South Korea achieved strong growth, with exports rising 4.8% year-on-year in February, driven by strong semiconductor demand. Taiwan's performance was boosted by ongoing investor enthusiasm for AI-related stocks and technology companies.
Emerging Markets:
Emerging market (EM) equities gained in US dollar terms in February, outperforming developed markets. Optimism about potential Fed interest rate cuts later in the year contributed to strong performance, particularly in EM Asia, where China rebounded on better-than-expected activity data and a key mortgage policy rate cut.
Korea and Taiwan performed strongly, with Korea benefiting from tax reform proposals to incentivize improved shareholder returns, boosting value stocks. Taiwan saw continued investor enthusiasm for AI, lifting the tech sector.
Peru performed well, supported by local currency strength, while Saudi Arabia benefited from energy price strength and better-than-expected corporate earnings. Poland and Chile also generated notable returns.
Greece and Turkey underperformed, with local currency weakness impacting returns. Turkey's underperformance persisted despite GDP growth improvement in Q4 2023. India lagged as the financial sector struggled with higher interest rates. Colombia and Thailand also underperformed, with Thailand's economy in deflationary territory. Brazil lagged as well.
Other markets, including the Czech Republic, South Africa, and Egypt, posted negative returns. In South Africa, rand weakness and political uncertainty weighed on returns. Egypt experienced the biggest losses in US dollar terms.
Global Bonds:
Government bond yields rose in February, leading to falling prices. Market expectations for near-term rate cuts receded as labor markets remained strong and inflation data surprised to the upside.
Credit markets outperformed, supported by a positive economic outlook and the rate environment. European investment grade (IG) outperformed its US counterpart, with the financial sector excelling in both regions. High yield (HY) bonds were the standout performers, generating positive returns.
Uncertainty about the US inflation outlook tempered enthusiasm for immediate rate cuts. January's CPI rose more than expected, driven by the shelter component. Core CPI saw its largest increase since April 2023. Robust labor market data and wage pressure concerns were catalysts for yield increases.

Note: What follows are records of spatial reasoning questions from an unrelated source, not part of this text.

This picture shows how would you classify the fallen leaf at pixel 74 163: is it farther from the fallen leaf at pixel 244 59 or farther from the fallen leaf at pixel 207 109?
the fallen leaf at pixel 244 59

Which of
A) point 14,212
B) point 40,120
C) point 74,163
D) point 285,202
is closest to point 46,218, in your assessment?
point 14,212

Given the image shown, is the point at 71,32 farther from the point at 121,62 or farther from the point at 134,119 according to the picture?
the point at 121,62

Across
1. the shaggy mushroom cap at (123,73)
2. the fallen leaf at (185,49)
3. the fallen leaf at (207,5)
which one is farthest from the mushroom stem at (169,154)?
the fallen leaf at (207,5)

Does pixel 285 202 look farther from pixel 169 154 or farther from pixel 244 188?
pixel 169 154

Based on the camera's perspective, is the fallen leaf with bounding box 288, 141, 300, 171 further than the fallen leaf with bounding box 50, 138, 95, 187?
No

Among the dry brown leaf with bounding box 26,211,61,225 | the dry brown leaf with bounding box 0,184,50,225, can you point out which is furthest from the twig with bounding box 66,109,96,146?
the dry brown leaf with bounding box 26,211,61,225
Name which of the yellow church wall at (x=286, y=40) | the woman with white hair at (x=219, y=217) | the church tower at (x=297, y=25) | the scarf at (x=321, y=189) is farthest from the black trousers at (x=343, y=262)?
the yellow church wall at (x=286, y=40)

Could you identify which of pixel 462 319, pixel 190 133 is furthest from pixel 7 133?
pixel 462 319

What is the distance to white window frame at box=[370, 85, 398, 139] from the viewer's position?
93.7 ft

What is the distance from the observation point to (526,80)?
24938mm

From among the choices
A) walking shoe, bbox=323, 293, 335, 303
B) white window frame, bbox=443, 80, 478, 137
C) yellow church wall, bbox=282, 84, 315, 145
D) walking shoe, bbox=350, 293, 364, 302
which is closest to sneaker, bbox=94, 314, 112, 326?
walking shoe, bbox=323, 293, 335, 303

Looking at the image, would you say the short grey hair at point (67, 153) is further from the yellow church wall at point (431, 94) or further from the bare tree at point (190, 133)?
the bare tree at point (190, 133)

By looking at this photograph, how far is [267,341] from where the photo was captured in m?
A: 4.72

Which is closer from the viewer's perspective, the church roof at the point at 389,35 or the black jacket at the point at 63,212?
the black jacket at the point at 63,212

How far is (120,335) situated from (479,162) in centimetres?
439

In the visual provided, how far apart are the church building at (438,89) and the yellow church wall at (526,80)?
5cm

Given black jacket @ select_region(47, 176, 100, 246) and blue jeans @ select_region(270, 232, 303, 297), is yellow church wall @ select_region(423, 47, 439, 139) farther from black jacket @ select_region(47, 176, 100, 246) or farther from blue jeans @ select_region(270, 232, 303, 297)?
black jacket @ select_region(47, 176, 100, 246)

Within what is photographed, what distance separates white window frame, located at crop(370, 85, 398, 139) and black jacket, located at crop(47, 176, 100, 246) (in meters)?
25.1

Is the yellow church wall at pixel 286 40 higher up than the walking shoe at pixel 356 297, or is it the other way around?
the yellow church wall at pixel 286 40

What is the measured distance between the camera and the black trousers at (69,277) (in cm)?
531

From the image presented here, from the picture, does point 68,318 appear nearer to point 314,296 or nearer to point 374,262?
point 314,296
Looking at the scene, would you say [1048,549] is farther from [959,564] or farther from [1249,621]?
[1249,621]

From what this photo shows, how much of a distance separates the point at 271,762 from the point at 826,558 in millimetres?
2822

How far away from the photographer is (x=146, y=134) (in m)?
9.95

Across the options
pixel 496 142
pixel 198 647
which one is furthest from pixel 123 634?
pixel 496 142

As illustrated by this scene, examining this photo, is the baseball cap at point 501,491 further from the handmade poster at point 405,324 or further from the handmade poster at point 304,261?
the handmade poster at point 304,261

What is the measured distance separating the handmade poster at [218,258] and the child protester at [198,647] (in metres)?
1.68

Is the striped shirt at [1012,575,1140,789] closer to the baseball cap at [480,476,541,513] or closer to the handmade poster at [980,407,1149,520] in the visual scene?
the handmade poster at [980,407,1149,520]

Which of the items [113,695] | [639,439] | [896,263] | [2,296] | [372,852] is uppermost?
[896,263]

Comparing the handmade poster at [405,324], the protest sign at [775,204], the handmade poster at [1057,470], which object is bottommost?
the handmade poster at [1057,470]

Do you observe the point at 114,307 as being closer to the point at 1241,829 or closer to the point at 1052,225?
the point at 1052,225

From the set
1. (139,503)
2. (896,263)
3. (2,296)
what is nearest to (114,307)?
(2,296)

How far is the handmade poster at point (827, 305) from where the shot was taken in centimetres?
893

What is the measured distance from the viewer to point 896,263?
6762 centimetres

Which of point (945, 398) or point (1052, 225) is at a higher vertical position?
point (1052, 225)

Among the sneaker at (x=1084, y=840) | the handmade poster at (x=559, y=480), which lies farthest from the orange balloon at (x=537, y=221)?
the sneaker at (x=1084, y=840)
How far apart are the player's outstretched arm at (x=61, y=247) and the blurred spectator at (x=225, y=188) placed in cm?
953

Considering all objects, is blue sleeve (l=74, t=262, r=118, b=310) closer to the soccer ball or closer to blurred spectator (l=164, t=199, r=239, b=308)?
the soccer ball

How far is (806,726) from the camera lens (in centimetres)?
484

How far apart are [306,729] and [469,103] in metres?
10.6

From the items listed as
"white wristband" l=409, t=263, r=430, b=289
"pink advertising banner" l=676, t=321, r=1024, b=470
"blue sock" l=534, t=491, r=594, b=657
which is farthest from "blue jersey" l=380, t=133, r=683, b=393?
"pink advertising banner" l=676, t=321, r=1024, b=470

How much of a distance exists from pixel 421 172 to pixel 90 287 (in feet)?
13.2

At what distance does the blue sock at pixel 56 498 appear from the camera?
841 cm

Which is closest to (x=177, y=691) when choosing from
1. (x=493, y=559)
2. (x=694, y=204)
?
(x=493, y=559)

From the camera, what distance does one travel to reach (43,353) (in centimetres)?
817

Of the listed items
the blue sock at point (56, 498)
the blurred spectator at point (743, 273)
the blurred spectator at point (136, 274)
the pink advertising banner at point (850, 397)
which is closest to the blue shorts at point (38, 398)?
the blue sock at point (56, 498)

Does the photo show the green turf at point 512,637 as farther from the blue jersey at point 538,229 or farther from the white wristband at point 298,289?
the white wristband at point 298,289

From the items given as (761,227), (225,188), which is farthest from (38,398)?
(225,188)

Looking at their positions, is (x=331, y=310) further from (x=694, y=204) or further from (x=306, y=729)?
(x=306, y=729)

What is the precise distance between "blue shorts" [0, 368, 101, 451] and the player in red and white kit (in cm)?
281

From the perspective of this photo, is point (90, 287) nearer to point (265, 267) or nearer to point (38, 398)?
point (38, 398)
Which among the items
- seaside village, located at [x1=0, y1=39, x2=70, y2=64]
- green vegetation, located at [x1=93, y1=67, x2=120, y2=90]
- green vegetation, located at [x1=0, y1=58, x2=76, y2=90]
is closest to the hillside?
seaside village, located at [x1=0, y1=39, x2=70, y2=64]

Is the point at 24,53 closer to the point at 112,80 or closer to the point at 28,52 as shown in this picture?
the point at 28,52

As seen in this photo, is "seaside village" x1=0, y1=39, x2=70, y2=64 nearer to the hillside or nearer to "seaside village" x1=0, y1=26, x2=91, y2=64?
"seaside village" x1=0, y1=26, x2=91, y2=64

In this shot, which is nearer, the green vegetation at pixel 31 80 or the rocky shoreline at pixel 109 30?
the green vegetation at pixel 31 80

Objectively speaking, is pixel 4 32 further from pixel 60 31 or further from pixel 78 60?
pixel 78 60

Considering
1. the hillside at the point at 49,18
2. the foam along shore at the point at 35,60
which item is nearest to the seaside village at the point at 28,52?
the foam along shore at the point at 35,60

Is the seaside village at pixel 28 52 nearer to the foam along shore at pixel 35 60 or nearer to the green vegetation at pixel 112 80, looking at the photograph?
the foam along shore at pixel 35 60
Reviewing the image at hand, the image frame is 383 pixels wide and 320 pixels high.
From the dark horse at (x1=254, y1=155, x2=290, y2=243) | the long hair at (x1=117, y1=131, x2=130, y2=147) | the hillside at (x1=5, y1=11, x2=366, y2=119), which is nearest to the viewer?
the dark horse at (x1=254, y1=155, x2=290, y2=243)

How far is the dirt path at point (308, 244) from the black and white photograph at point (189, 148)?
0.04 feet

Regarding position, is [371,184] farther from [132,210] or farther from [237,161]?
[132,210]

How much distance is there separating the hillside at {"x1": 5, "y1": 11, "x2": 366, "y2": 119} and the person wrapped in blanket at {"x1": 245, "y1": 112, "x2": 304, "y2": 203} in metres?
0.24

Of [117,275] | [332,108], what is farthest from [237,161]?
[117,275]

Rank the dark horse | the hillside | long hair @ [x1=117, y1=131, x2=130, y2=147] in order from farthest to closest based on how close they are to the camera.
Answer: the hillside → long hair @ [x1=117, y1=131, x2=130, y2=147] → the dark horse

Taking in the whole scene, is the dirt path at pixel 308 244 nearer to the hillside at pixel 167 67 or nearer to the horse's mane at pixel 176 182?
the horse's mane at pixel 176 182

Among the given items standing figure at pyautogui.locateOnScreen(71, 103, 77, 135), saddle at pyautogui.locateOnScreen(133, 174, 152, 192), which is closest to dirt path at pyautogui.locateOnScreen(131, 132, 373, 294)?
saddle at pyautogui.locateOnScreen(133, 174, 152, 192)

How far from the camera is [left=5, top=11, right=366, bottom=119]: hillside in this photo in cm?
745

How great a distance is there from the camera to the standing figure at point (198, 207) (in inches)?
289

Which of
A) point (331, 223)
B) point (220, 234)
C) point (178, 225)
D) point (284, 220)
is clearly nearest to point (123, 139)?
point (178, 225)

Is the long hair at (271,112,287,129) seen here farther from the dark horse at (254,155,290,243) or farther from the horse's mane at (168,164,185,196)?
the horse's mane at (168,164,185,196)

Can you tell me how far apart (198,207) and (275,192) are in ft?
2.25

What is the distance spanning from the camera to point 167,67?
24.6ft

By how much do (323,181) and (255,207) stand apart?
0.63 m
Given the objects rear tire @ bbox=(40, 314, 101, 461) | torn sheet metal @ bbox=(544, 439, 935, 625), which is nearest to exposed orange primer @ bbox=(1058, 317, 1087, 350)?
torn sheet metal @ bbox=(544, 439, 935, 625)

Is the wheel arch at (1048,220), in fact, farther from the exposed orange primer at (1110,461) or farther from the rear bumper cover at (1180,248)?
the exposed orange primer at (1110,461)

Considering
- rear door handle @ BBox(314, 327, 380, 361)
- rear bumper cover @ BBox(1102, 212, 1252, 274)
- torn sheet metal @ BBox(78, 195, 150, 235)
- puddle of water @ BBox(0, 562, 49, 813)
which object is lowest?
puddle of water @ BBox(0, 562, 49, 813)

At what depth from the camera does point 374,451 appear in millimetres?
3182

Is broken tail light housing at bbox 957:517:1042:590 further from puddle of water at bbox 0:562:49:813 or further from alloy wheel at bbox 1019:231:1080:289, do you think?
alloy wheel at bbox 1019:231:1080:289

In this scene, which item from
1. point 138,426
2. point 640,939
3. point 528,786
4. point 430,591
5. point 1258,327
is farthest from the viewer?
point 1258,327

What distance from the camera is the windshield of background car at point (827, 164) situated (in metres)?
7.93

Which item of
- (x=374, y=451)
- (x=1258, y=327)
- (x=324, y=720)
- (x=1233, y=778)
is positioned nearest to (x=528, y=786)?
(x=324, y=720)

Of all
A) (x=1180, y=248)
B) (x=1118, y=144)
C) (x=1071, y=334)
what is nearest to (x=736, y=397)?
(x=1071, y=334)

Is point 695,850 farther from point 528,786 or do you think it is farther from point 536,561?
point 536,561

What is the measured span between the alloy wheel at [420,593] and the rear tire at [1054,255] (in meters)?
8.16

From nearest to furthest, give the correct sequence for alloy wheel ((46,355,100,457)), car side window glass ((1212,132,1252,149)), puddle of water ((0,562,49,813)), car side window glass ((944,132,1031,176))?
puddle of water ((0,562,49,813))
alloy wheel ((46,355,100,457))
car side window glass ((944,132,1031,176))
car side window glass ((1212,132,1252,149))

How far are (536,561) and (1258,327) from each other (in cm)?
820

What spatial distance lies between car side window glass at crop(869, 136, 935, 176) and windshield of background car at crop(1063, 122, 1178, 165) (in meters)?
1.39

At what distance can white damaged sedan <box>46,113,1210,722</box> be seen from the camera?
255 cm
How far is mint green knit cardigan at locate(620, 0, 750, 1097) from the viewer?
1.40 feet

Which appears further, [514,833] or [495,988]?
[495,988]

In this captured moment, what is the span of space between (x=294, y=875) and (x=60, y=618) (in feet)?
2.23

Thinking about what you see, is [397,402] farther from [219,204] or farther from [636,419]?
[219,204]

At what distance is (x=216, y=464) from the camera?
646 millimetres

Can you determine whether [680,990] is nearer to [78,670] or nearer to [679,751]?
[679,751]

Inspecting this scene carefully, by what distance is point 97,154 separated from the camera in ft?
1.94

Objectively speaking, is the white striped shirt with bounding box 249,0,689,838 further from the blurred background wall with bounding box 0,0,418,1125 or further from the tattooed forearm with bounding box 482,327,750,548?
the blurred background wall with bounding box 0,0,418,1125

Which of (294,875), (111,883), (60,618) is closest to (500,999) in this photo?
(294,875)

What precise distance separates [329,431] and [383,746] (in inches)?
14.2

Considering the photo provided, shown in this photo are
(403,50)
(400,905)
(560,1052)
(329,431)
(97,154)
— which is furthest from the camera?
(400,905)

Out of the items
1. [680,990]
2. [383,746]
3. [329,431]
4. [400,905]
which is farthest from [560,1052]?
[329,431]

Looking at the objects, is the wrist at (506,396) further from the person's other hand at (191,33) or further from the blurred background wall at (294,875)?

In the eurozone, inflation news was encouraging, with easing price pressures in Germany, France, and Spain. The regional growth outlook improved, with services PMI moving into expansionary territory. The European Central Bank emphasized the risks of premature rate cuts.
The Bank of England maintained interest rates with a three-way split in the committee's decision, indicating rates have likely peaked but more evidence of inflation returning to target is needed before cuts. UK GDP data showed the economy entered a technical recession in Q4 2023, but subsequent PMIs indicated increased activity.
Major global government bond yields rose, with the US 10-year yield up 29 basis points to 4.24%, the German 10-year yield up 24 basis points to 2.40%, and the UK 10-year yield up 32 basis points to 4.12%. Canada performed better, with the benchmark 10-year yield rising just 5 basis points.
In the foreign exchange market, lower-yielding currencies like the Japanese yen and Swiss franc underperformed, while the dollar modestly strengthened.
Convertible bonds did not keep pace with equity gains, with the FTSE Global Focus convertible bond index gaining 0.7%. The primary market for convertibles remained active, with $9.8 billion in new issues, but valuations stayed subdued.